- _APPLY WHAT YOU READ_:
a. Print the section of the Dynamo passage between "Nodes that receive" and "and eventually processed.", inclusive.
b. Name every server that the Dynamo passage identifies by a number or letter.

Consider the example of Dynamo configuration given in the figure below with N = 3.

In this example, if Server 1 is temporarily down or unreachable during a write operation, its data will now be stored on Server 4 . Thus, Dynamo transfers the replica stored on the failing node (i.e., Server 1 ) to the next node of the consistent hash ring that does not have the replica (i.e., Server 4).

This is done to avoid unavailability caused by a short-term machine or network failure and to maintain desired availability and durability guarantees.

The replica sent to Server 4 will have a hint in its metadata that suggests which node was the intended recipient of the replica (in this case, Server 1 ).

Nodes that receive hinted replicas will keep them in a separate local database that is scanned periodically. Upon detecting that Server 1 has recovered, Server 4 will attempt to deliver the replica to Server 1 .

Once the transfer succeeds, Server 4 may delete the object from its local store without decreasing the total number of replicas in the system.

# Hinted handoff

The interesting trick described above to increase availability is known as hinted handoff, i.e., when a node is unreachable, another node can accept writes on its behalf. The write is then kept in a local buffer and sent out once the destination node is reachable again. This makes Dynamo always writeable.. Thus, even in the extreme case where only a single node is alive, write requests will still get accepted and eventually processed.

The main problem is that since a sloppy quorum is not a strict majority, the data can and will diverge, i.e., it is possible for two concurrent writes to the same key to be accepted by non-overlapping sets of nodes. This means that multiple conflicting values against the same key can exist in the system, and we can get stale or conflicting data while reading. Dynamo allows this and resolves these conflicts using Vector Clocks.

# Vector Clocks and Conicting Data

# Clock Skew

On a single machine, all we need to know about is the absolute or wall clock time: suppose we perform a write to key k with timestamp t1 and then perform another write to k with timestamp t2 . Since t2 > t1 , the second write must have been newer than the first write, and therefore the database can safely overwrite the original value.

In a distributed system, this assumption does not hold. The problem is clock skew, i.e., different clocks tend to run at different rates, so we cannot assume that time t on node a happened before time t + 1 on node b . The most practical techniques that help with synchronizing clocks, like NTP, still do not guarantee that every clock in a distributed system is synchronized at all times. So, without special hardware like GPS units and atomic clocks, just using wall clock timestamps is not enough.

# Vector Clock

Instead of employing tight synchronization mechanics, Dynamo uses something called vector clock in order to capture causality between different versions of the same object. A vector clock is effectively a (node, counter) pair. One vector clock is associated with every version of every object stored in Dynamo. One can determine whether two versions of an object are on parallel branches or have a causal ordering by examining their vector clocks. If the counters on the first object’s clock are less-than-or-equal to all of the nodes in the second clock, then the first is an ancestor of the second and can be forgotten. Otherwise, the two changes are considered to be in conflict and require reconciliation. Dynamo resolves these conflicts at read-time. Let’s understands this with an example:

Server A serves a write to key k1 , with value foo . It assigns it a version of [A:1]. This write gets replicated to server B .

- _EXERCISE DATA_:
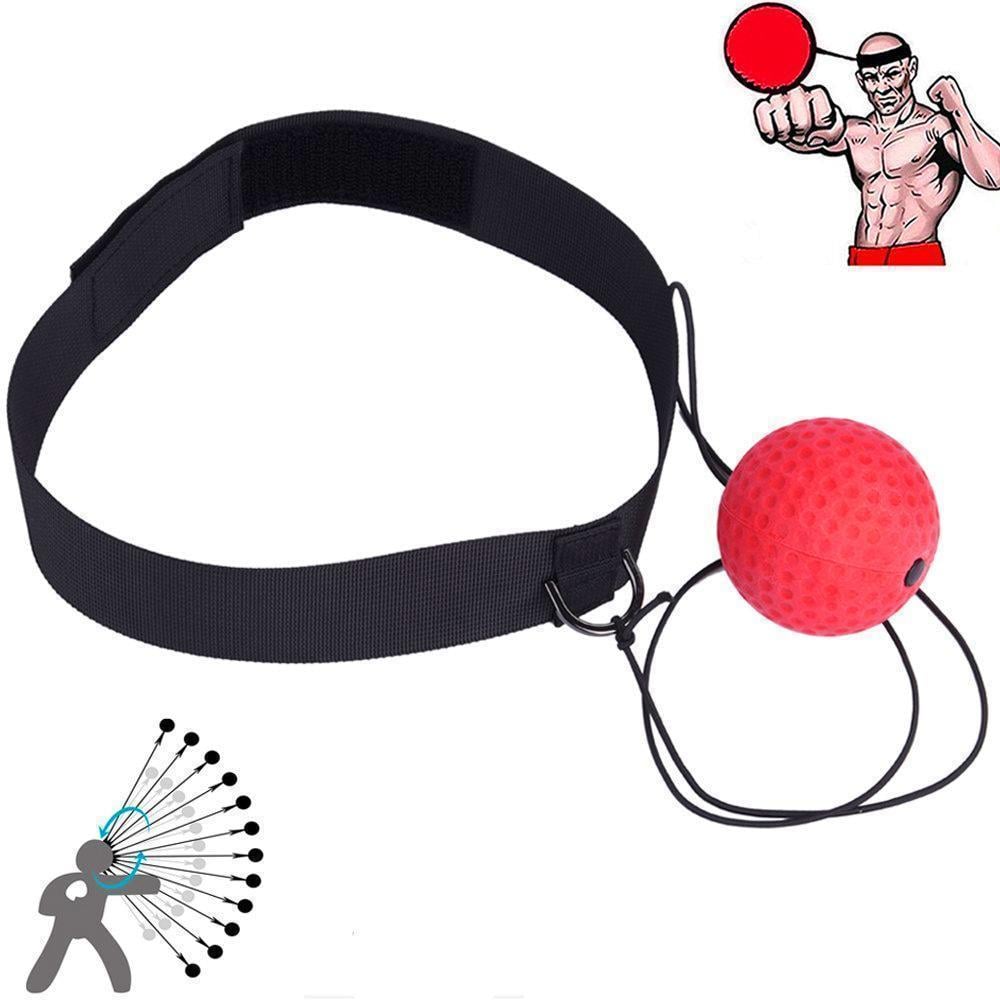 Training Ball for Reflexes, Coordination & Speed - StrikeReact Pro
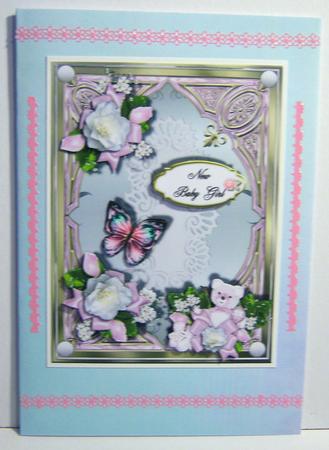 Faerie Fog A4 Backing Paper - Clear Horizon by Katie Silver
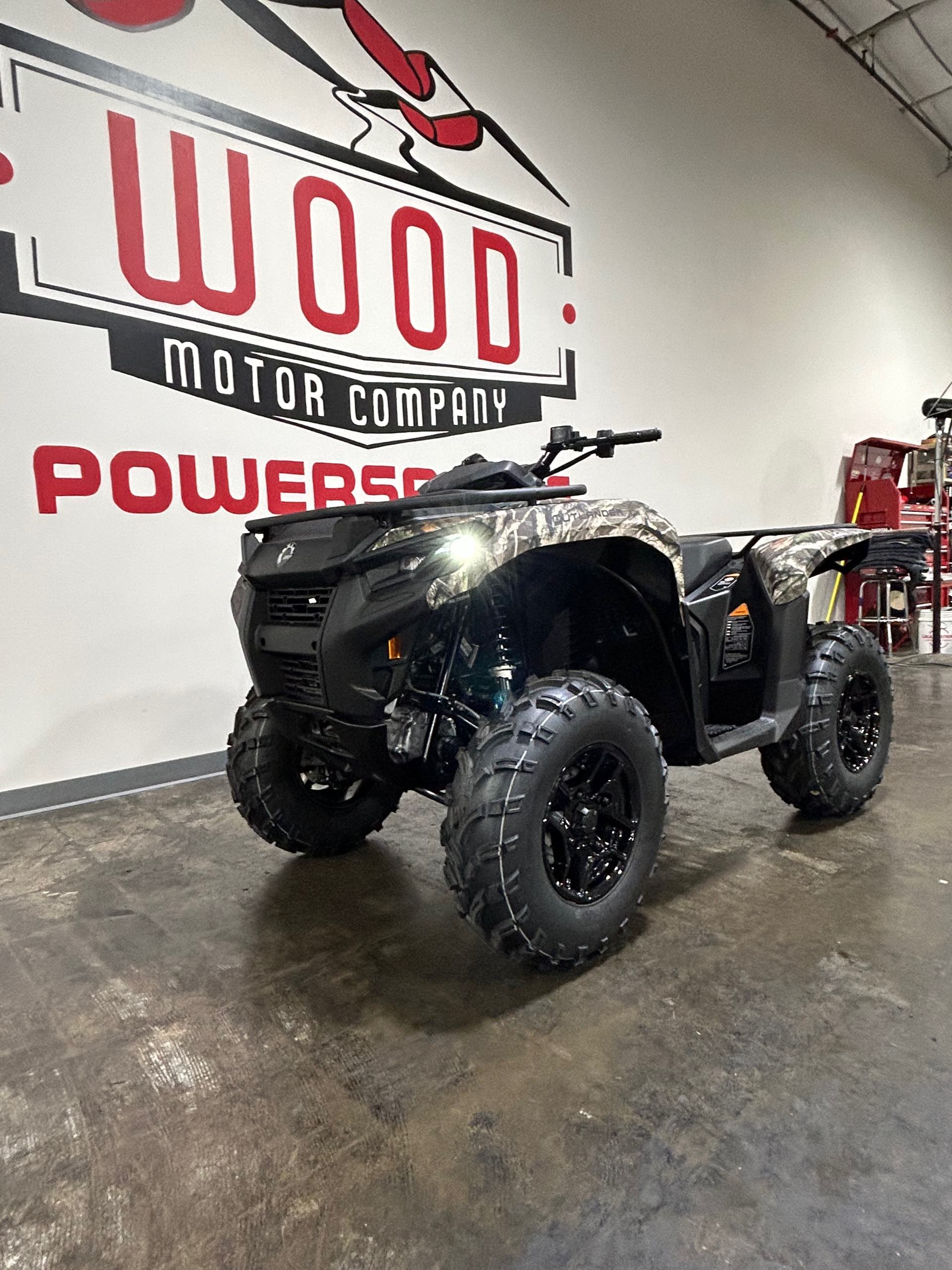 2024 Can-Am Outlander DPS 500 at Wood Powersports Harrison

- _ANSWERS TO THE TASKS_:
a.
Nodes that receive hinted replicas will keep them in a separate local database that is scanned periodically. Upon detecting that Server 1 has recovered, Server 4 will attempt to deliver the replica to Server 1 .

Once the transfer succeeds, Server 4 may delete the object from its local store without decreasing the total number of replicas in the system.

# Hinted handoff

The interesting trick described above to increase availability is known as hinted handoff, i.e., when a node is unreachable, another node can accept writes on its behalf. The write is then kept in a local buffer and sent out once the destination node is reachable again. This makes Dynamo always writeable.. Thus, even in the extreme case where only a single node is alive, write requests will still get accepted and eventually processed.

b.
Server 1
Server 4
Server A
Server B